On Opposite Day, we do our best* to argue in service of a position that, under normal circumstances, we argue against. Coke people might sing the praises of Pepsi, Cat people might talk about why Dogs make for superior pets, Political Types might put forward the position that is usually held by their opponents. After all, *ANYONE* can beat up a strawman. Here is the kickoff post for the symposium. Here is a list of all the posts so far.
Okay, haters. It’s time to step back. It’s time to wipe those smug grins off your face and to ditch your unflattering comparisons to Billy Crystal. (Because he was so dynamic this year, amirite?) It’s time to let go of your mean girl “Worst Host Ever” snipes.
It’s time to invite James Franco back to host the Oscars.
Yeah, I know your gripes. That he seemed listless and uninterested when he hosted the last time. That poor Anne Hathaway (of whom my opinion has improved substantially since then) was forced to drown in a pool of her own flop sweat. That the edgiest thing they could up with for him to do was put on a dress, which was done and done better in 1959. That his performance could have been charitably described as “embalmed.”
To which I say, “get over it.” You morons wouldn’t know “cool” if it came up and gave you the wedgie you desperately deserve.

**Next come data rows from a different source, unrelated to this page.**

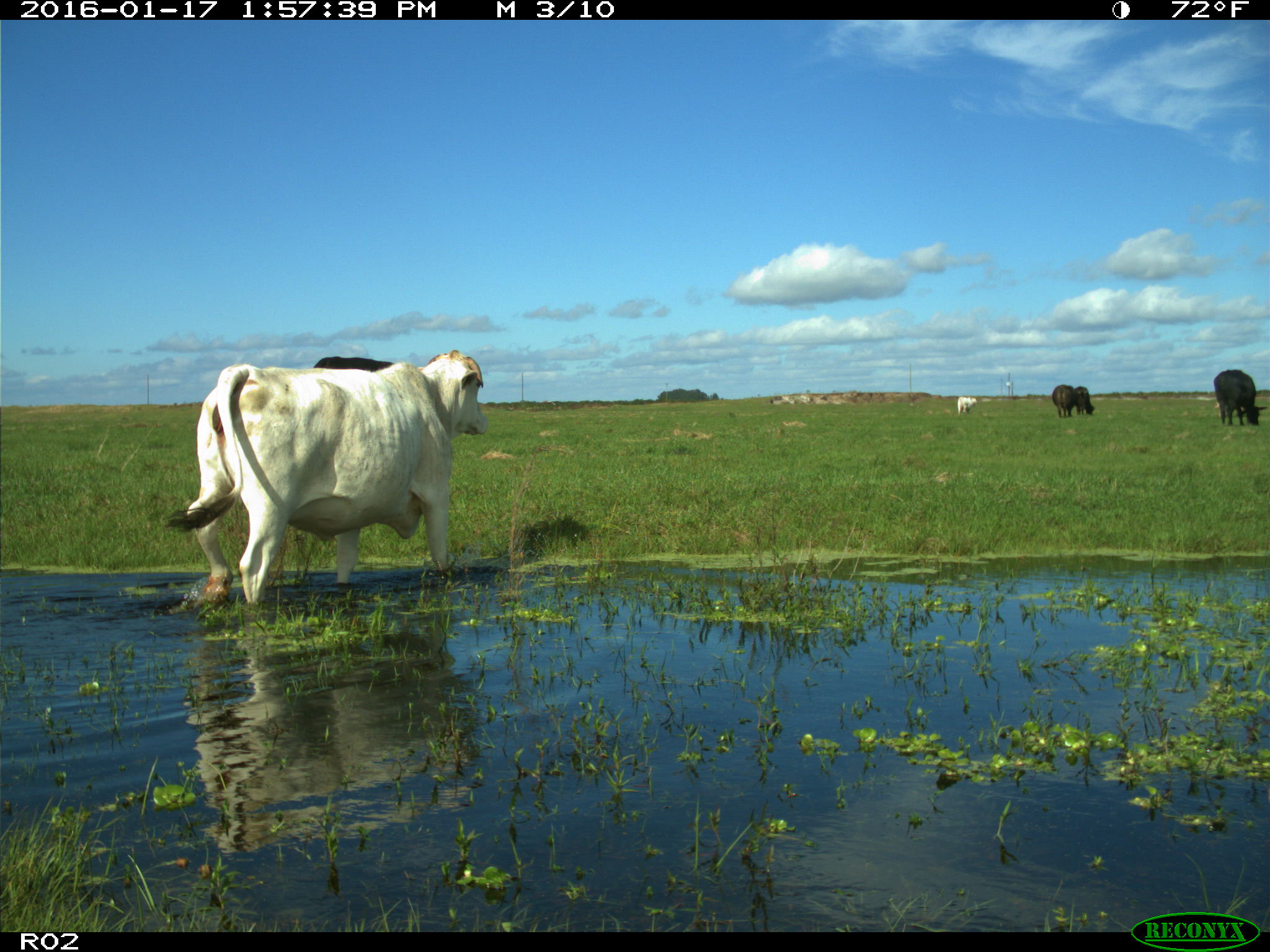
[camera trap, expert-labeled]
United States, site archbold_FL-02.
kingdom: Animalia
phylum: Chordata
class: Mammalia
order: Artiodactyla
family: Bovidae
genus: Bos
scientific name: Bos taurus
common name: domestic cow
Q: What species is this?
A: Bos taurus (domestic cow).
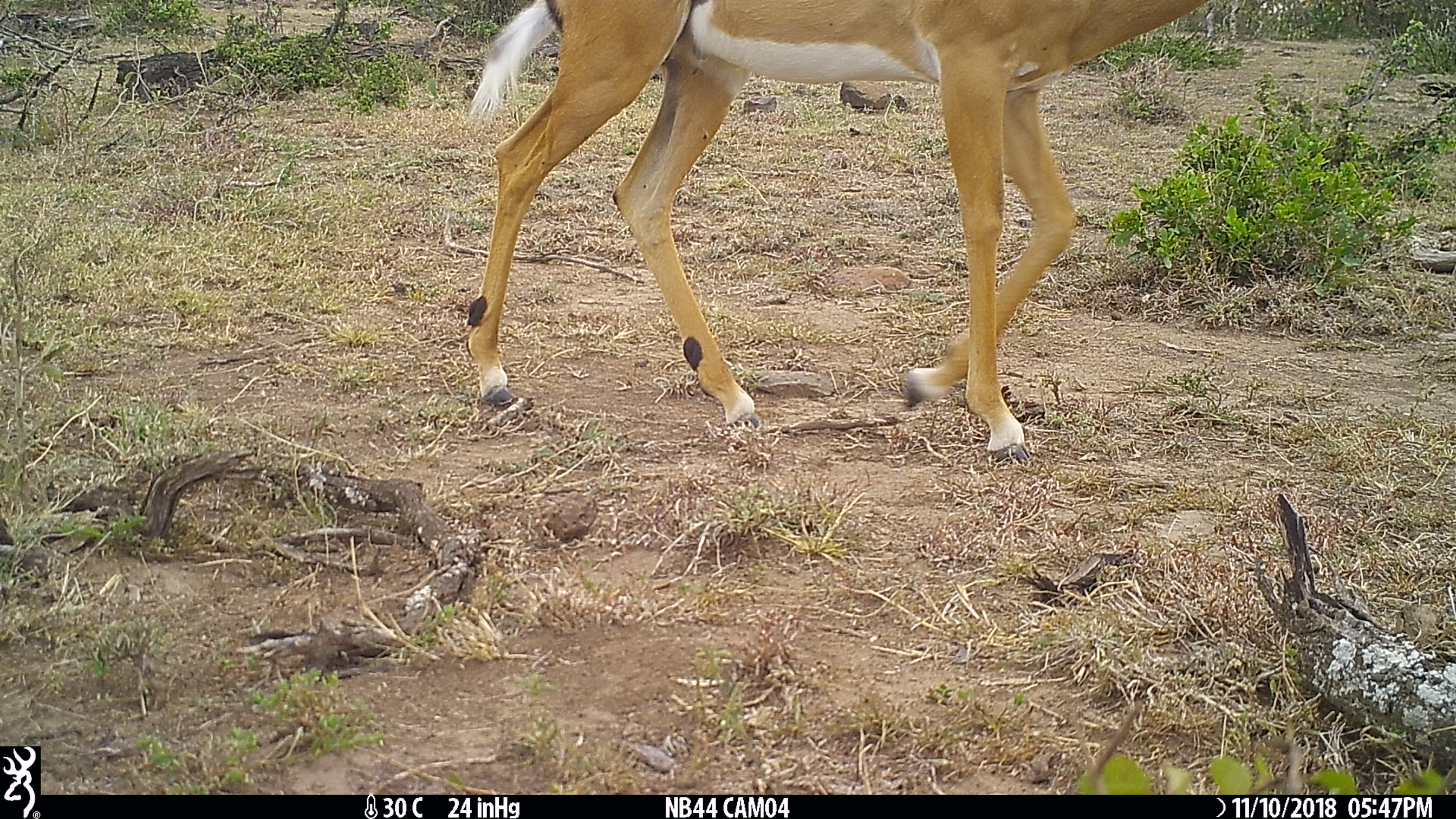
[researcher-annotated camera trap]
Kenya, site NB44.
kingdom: Animalia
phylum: Chordata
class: Mammalia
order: Artiodactyla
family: Bovidae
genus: Aepyceros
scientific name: Aepyceros melampus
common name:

James Franco is a serious talent, and if you think he has to bow and scrape and tell lame jokes to earn Hollywood’s approval, you’re sadly mistaken. Why, he was nominated for an Academy Award the same night he hosted, and he didn’t even seem nervous! (True, Colin Firth was such a lock for “The King’s Speech” he could have spent every interview on its publicity tour loudly passing gas and still taken home the statuette, but that’s not the point!) What other marquee name conveys both a willingness to do daytime television (which, OK, maybe didn’t go that well) and serious scholarship? Nobody, that’s who.
It’s time to ask him back. It’s time to recognize that Seth MacFarlane is a middling hack who’ll probably spend the whole night doing lame jokes in his Stewie voice. That what Tinseltown needs is an Oscar host not afraid to broadcast indifference and barely-concealed disdain. That Tina Fey and Neil Patrick Harris apparently don’t want the job and decent alternatives are thin on the ground.
It’s time for James Franco… again.
*[Editor’s note: I may not have taken this aspect of things entirely seriously.]